Miniature High-Intensity Focussed Ultrasound Arrays for Targeted Drug Delivery

Lead Research Organisation: University of Strathclyde
Department Name: Electronic and Electrical Engineering


There exists a wide range of therapeutic agents, including genetic material, proteins, and chemotherapeutic agents, whose function can only be fulfilled if they are deployed into specific location of the body. Thus, a targeted delivery approach would enhance the drug effectiveness. There is a spectrum of ultrasonic assistance methods for delivery of such agents, with this research project specifically concentrating on the design and implementation of a high intensity focussed array integrated into a needle assembly.

The PhD will encompass a broad range of technical challenges, with the primary objective to develop a prototype high power ultrasound (HPUS) needle fully characterised and evaluated using medical phantoms. The key work packages of the PhD research programme are:

1. Design and fabrication of the high power ultrasonic devices
2. Miniaturisation of the HPUS transducers
3. Integration of the transducers into needle assembly
4. Characterisation and evaluation of targeted delivery though imaging the area within a medical phantom
5. Maximizing the efficiency of the process while keeping the power output within appropriate medical safety limits

Studentship Projects

Project Reference Relationship Related To Start End Student Name
EP/N509760/1 01/10/2016 30/09/2021
1859405 Studentship EP/N509760/1 01/10/2016 31/03/2020 Alexandru Corneliu Moldovan
Description The catheter ultrasound transducer I am designing and manufacturing is aimed to increase the uptake of chemotherapeutic drugs in solid liver tumors close to large blood vessels. This ultrasound therapy known as sonoporation is difficult to be performed by classic external ultrasound transducers because of the liver position inside the rib cage. My approach is to miniaturize an ultrasonic transducer and insert it in the liver by the use of a catheter. My transducer is designed as a phased array in order to allow dynamic focus of the ultrasound beam which reduces the mechanical motion of the catheter (and the procedure invasiveness). The challenges I have been facing were related to the reduced size of the transducer which is in opposition with the high power demand for the therapeutic procedure.
Exploitation Route Academic: the transducer that I am currently developing can be used for in vitro and ultimately in vivo trials.
Sectors Healthcare,Pharmaceuticals and Medical Biotechnology

Description Collaboration with Glasgow University 
Organisation University of Glasgow
Country United Kingdom 
Sector Academic/University 
PI Contribution I have been actively collaborating with the Medical & Industrial Ultrasonics research cluster at Glasgow University.

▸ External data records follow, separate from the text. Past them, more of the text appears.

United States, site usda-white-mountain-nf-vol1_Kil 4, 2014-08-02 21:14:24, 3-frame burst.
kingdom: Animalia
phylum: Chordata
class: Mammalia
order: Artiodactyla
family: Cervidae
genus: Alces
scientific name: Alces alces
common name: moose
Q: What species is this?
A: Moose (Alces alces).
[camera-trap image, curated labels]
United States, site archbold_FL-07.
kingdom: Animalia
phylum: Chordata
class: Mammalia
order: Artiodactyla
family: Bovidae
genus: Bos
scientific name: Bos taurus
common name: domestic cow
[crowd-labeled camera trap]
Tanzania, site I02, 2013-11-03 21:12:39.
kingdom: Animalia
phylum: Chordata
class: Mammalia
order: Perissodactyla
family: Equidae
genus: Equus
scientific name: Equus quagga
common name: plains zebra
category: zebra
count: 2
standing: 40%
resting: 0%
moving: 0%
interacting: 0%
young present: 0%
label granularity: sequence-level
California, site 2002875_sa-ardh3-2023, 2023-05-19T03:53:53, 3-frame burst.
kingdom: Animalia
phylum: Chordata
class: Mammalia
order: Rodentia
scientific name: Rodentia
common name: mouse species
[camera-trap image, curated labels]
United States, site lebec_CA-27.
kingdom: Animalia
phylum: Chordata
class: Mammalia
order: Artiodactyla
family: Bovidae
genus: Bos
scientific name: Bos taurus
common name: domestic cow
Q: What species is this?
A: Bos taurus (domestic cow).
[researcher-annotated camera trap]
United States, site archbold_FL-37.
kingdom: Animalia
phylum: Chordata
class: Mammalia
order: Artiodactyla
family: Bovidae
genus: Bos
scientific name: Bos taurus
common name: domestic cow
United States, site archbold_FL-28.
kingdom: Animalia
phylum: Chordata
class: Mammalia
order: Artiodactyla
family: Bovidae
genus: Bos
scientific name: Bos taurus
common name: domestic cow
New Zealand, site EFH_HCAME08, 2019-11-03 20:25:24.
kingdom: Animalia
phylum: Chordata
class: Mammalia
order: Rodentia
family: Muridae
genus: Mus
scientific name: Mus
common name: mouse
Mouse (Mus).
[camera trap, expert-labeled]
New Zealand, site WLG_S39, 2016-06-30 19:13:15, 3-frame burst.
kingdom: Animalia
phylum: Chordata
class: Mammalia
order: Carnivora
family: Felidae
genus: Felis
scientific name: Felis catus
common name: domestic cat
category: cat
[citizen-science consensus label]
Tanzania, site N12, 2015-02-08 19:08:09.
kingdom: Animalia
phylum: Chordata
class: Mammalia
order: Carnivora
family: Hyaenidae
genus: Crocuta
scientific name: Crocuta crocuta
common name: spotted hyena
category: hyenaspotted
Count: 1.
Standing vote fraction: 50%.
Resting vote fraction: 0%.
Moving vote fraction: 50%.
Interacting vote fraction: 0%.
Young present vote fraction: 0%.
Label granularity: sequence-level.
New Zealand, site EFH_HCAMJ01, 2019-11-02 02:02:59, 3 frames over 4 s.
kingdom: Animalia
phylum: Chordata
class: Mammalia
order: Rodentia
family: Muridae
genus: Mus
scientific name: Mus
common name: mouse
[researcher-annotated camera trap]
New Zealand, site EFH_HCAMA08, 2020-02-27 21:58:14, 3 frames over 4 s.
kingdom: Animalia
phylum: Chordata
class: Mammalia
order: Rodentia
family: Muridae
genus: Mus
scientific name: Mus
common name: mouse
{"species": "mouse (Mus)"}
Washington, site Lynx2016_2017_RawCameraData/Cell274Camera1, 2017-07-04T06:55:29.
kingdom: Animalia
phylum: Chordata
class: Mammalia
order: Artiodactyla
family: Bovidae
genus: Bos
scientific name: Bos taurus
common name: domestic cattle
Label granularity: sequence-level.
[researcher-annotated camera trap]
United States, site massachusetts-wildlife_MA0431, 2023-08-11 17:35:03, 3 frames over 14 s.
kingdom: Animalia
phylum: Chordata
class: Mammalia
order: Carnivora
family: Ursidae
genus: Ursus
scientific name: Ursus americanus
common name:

I have manufactured a single element composite transducer for a BBSRC funded PhD student at Glasgow University for sonoporation purposes. I have also been offering support to the researcher with regards to transducer characterization, control and pressure/ power measurement. I have also taken part in a cavitation project with Dr Paul Prentice, lecturer at University of Glasgow which resulted in the submission of a paper to 'Ultrasound in Medicine and Biology'. The paper is currently under further revision by the journal editors.
Collaborator Contribution I have been co-supervised by Prof Sandy Cochran, who has kindly allowed me access to their transducer manufacturing capabilities, which has eased my transducer manufacturing process. I have also received invaluable training in using various pieces of equipment by staff working in Medical & Industrial Ultrasonics research cluster.
Impact A transducer manufactured and characterized by me for a BBSRC funded PhD student at Glasgow University for sonoporation research. I am co-author on a paper about acoustic emissions from microbubbles which is currently under review by 'Ultrasound in Medicine and Biology' journal.
Start Year 2016
Title Catheter Transducer Array for Internal Hepatic Sonoporation 
Description I am developing a Catheter Transducer Array for Internal Hepatic Sonoporation. This involved the development of a software program to design and optimize composite piezoelectric transducer arrays for the purpose of therapeutic ultrasound. I then manufactured the transducers using the traditional dice and fill technique. Ia am currently working on connecting the manufactured transducers to an array controller in order to evaluate their performance. 
Type Therapeutic Intervention - Medical Devices
Current Stage Of Development Initial development
Year Development Stage Completed 2019
Development Status Under active development/distribution
Impact This device is intended to increase the absorption rate of chemotherapeutic agents in harder to reach tumors like hepatic cancer by use of sonoporation. The ultrasound transducer is designed to fit into a 11-Fr catheter. The invasiveness of the procedure is reduced due to the phased array design of the transducer that allows to electronically steer and focus the ultrasound beam. This in turn allows for greater tissue coverage without the requirement of mechanical motion of the catheter (which is characteristic to single element transducers) and better targeting of the tumor while sparing the healthy tissue around it.